Новый талант, Чуковский Корней Иванович, Год: 1911

Время на прочтение: 11 минут(ы)

Новый талант

Гр. Ал. Н. Толстой. ‘Повести и рассказы’. Т. ™, изд. ‘Шиповника’. — ‘Две жизни’, ром. альманаха ‘Шиповника’ Х™V и ХV. — ‘За синими реками’, стихи, изд. ‘Грифа’, 1911. — ‘Сорочьи сказки’, изд. ‘Общ. пользы’, 1910

I.

— Как было бы хорошо протянуть над пахотным полем этакий ситцевый полог, длинный, широкий, в защиту от града, — чтобы градом не побило рожь!
— Или сделать утюг, огромных размеров, раскалить его докрасна, запрячь лошадей, и пускай зимой расчищает дорогу!
— Или устроить фабрику раковых шеек!
— Или пищалку от комаров, чтобы от этого писку все комары до единого поиздыхали бы с голоду!
Так эдисонствуют помещики, брат и сестра, в повести гр. Алексея Н. Толстого ‘Заволжье’.
А в новом его очерке ‘Месть’ какой-то князь из купцов мечтает об огромнейшей цинковой ванне, заменяющей отдельный кабинет: наполнить эту ванну шампанским, созвать туда обнаженных девиц и пойти с ними плавать, купаться и тут же заодно из этой ванны пить.
Но еще хитроумнее другой прожектер у Толстого, юный Сережа Репьев. Он поехал в Египет, там так дешевы мумии, — купить бы по случаю какую-нибудь фараоншу, привезти ее домой, в Россию, выдать за мощи и тогда заявить монахам:
— Пожалуйте сто тысяч рублей! (стр. 58.)

◆ ◆ ◆

*КОРОТКАЯ ЗАДАЧА*: Объясните по статье «Новый талант», почему Сережа Репьев собирается купить мумию именно в Египте и как он хочет ею распорядиться.

*Исходные записи*:
◆ ◆ ◆

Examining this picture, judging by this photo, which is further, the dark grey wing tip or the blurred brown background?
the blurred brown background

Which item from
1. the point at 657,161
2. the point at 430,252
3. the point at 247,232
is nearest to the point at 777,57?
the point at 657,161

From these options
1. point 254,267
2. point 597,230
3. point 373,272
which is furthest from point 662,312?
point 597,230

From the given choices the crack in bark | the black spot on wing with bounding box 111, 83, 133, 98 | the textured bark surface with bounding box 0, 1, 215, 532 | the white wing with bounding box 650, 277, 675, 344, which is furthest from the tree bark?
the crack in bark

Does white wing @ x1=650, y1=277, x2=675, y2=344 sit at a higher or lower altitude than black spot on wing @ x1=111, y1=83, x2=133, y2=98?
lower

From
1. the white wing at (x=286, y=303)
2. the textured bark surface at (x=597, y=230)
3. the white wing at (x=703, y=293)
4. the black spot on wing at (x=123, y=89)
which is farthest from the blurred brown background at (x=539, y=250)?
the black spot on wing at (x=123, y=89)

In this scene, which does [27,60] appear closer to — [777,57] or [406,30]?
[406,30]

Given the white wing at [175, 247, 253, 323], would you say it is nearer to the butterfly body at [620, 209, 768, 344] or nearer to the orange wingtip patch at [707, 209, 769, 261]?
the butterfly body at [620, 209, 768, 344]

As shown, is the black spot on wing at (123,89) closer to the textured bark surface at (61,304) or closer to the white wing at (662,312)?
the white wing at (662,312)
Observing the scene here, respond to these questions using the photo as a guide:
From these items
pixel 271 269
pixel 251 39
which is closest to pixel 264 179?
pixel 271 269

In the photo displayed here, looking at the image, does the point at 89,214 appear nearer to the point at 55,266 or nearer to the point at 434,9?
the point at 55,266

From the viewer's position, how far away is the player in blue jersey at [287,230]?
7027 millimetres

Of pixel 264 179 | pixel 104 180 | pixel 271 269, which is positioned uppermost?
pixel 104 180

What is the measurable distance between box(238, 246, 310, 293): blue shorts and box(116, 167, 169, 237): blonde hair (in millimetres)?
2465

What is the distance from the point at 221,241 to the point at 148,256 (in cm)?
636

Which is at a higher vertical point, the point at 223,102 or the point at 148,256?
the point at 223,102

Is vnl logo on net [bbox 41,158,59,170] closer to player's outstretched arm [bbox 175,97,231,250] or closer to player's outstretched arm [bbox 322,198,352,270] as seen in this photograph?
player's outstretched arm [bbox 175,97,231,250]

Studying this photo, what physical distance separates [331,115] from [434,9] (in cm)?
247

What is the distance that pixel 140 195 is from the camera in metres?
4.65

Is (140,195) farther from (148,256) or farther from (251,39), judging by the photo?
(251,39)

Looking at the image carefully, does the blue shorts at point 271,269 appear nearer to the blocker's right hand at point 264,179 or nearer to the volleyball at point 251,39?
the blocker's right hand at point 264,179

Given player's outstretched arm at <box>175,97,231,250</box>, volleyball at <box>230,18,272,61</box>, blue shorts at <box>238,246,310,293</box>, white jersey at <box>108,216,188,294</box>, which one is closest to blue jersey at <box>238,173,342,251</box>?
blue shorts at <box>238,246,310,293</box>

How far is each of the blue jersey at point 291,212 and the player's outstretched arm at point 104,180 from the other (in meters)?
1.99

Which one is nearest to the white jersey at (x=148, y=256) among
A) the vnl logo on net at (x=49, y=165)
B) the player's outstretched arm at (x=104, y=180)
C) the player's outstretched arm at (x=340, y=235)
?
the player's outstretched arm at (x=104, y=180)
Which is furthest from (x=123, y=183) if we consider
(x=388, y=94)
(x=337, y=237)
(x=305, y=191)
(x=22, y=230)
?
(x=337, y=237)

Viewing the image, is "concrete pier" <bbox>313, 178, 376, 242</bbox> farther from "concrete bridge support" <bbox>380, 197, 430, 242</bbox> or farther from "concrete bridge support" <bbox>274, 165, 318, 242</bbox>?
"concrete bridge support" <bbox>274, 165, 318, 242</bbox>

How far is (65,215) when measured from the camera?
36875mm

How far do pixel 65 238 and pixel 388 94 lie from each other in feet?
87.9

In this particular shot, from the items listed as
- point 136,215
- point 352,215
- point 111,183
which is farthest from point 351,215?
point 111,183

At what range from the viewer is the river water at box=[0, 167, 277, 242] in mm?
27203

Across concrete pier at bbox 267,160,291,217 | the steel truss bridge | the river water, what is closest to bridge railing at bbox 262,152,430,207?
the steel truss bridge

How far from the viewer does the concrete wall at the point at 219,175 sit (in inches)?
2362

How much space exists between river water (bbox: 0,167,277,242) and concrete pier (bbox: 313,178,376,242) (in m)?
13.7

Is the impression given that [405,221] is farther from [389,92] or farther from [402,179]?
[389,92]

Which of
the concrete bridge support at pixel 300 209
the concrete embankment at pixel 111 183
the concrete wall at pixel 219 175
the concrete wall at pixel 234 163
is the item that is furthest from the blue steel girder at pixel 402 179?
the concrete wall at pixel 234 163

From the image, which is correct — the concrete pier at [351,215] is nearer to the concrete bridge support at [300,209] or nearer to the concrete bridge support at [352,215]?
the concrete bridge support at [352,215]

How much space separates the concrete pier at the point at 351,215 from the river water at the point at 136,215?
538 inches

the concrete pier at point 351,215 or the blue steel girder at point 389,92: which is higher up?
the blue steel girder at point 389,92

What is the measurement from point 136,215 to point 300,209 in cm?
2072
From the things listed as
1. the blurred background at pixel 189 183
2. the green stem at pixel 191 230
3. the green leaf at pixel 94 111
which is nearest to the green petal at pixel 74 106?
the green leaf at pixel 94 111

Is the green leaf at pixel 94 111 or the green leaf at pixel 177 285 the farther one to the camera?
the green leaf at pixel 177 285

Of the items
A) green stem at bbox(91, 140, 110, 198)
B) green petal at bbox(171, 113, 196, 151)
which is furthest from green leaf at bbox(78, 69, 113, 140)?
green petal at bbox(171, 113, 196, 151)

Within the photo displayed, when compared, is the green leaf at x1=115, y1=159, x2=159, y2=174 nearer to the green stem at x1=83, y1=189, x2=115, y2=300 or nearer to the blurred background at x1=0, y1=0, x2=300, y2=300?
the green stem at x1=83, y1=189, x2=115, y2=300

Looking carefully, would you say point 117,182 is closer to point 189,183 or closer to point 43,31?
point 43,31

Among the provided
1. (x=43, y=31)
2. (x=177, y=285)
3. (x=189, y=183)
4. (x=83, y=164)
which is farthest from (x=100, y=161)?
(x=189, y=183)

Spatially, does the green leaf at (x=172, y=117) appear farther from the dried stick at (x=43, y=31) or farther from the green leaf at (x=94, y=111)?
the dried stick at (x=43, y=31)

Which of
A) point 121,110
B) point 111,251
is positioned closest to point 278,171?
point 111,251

◆ ◆ ◆

*ПИСЬМЕННЫЙ ОТВЕТ*: В Египте мумии очень дешевы. Купленную «фараоншу» Сережа хочет привезти домой, в Россию, выдать за мощи и потребовать с монахов сто тысяч рублей.